Darkness Is The Coldest Colour (complete)

Darkness Is The Coldest Colour (complete)

A murderer is at large. Named Jack the Ripper, he strikes terror into the heart of Victorian London and it's Victor Stride's job to bring him to justice. With the help of two old friends, Victor sets out to capture the killer, but will he become a target of the Ripper's cruel game, killed before the investigation is completed, or will his findings reveal enough to tilt his world off its axis forever?

Chapter 6

A Revelation Too Late

"Victor, Edith, I came looking for you. There's nothing suspicious about the Whitechapel Messenger, in fact-" He stops. "Victor? Edith? What's that behind you?"

"You know perfectly well what it is," I say.

I can't bring myself to face him, but I can hear him frowning. "What are you talking about?"

"Don't play games with me, Penbar. I've had quite enough of those. Do you think I never suspected you? Because I did. In the time you were away I forgot about how cold you are, how unaffected you are when you see a corpse.

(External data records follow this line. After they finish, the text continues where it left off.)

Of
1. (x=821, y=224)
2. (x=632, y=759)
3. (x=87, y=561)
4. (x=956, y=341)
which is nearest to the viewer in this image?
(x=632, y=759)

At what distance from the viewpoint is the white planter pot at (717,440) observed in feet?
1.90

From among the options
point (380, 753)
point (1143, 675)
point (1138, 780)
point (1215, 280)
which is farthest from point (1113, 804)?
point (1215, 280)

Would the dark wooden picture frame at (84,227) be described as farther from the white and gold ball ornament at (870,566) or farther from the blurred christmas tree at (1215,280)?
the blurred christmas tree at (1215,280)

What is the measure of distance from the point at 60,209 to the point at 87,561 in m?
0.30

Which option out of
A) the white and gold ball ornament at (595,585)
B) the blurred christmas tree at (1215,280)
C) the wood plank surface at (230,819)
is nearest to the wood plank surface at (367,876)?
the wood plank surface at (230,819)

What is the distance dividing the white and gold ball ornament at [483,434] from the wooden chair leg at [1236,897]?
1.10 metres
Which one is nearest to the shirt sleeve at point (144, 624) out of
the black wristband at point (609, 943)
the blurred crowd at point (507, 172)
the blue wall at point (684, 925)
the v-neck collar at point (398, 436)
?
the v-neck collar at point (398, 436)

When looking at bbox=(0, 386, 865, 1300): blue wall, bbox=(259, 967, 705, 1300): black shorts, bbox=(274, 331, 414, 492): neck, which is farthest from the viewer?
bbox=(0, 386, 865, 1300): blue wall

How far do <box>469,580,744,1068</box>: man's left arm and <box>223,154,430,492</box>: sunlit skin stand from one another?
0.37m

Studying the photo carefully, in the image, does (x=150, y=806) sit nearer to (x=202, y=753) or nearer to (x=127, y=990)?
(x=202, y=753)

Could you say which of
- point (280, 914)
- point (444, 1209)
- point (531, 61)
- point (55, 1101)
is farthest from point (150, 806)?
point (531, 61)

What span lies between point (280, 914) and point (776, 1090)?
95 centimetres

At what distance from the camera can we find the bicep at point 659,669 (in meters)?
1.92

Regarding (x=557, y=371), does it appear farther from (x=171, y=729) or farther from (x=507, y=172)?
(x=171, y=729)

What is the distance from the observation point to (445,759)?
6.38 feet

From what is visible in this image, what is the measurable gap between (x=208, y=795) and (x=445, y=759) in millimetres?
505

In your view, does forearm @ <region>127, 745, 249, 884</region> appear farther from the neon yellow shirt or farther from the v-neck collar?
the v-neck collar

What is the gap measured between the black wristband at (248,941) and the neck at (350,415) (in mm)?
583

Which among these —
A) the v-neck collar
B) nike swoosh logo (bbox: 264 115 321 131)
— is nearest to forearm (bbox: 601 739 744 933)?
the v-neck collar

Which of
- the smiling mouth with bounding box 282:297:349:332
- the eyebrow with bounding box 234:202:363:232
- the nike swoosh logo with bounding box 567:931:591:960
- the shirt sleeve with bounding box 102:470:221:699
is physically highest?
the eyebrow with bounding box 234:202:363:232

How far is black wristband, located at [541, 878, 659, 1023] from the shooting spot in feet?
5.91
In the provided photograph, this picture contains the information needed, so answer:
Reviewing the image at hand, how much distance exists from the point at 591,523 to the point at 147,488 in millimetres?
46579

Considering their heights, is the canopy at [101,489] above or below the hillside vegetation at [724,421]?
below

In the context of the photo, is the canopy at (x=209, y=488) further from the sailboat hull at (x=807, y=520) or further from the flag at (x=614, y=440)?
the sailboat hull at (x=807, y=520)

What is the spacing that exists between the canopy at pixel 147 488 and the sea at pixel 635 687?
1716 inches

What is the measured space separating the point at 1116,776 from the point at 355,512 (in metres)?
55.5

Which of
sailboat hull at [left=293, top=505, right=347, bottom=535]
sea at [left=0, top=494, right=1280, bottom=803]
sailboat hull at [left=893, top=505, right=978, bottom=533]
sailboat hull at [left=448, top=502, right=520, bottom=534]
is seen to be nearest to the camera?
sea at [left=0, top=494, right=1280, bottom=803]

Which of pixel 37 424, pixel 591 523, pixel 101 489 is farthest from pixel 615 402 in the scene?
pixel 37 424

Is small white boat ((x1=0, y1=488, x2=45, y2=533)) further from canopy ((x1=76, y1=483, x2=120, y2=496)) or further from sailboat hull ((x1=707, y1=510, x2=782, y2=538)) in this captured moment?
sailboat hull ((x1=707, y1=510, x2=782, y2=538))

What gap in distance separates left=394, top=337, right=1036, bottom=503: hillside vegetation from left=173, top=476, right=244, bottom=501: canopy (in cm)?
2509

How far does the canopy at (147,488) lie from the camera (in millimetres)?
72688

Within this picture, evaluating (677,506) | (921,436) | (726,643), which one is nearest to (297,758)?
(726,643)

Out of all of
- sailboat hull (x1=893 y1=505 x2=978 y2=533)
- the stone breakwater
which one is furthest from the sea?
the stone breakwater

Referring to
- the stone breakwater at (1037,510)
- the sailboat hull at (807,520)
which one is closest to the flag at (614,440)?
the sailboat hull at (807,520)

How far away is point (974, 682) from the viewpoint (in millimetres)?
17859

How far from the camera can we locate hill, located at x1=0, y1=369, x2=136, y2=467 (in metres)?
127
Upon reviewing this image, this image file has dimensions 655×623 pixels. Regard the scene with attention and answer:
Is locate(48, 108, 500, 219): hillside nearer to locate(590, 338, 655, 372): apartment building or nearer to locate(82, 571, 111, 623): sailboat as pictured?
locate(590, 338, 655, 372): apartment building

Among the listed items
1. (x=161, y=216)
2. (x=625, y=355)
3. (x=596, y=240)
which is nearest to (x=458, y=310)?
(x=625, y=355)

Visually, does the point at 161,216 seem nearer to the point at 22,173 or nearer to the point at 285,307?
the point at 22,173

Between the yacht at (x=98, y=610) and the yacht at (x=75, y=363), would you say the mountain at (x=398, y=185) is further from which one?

You don't care about anyone, do you?"

"I don't feel affected by a corpse because it's my job."

"What about your other job, Penbar, the one you never told me about?" I narrow my eyes and turn to face him.

"I don't know what you're talking about!"

"Don't lie to me!" My scream bounces off the walls and I throw myself at him with all my force, pushing him onto the ground.

His eyes widen. "What the Hell, Victor! Have you lost your mind?"

"How ironic that the murderer accuses the detective of being mad," I shout, burning with fury.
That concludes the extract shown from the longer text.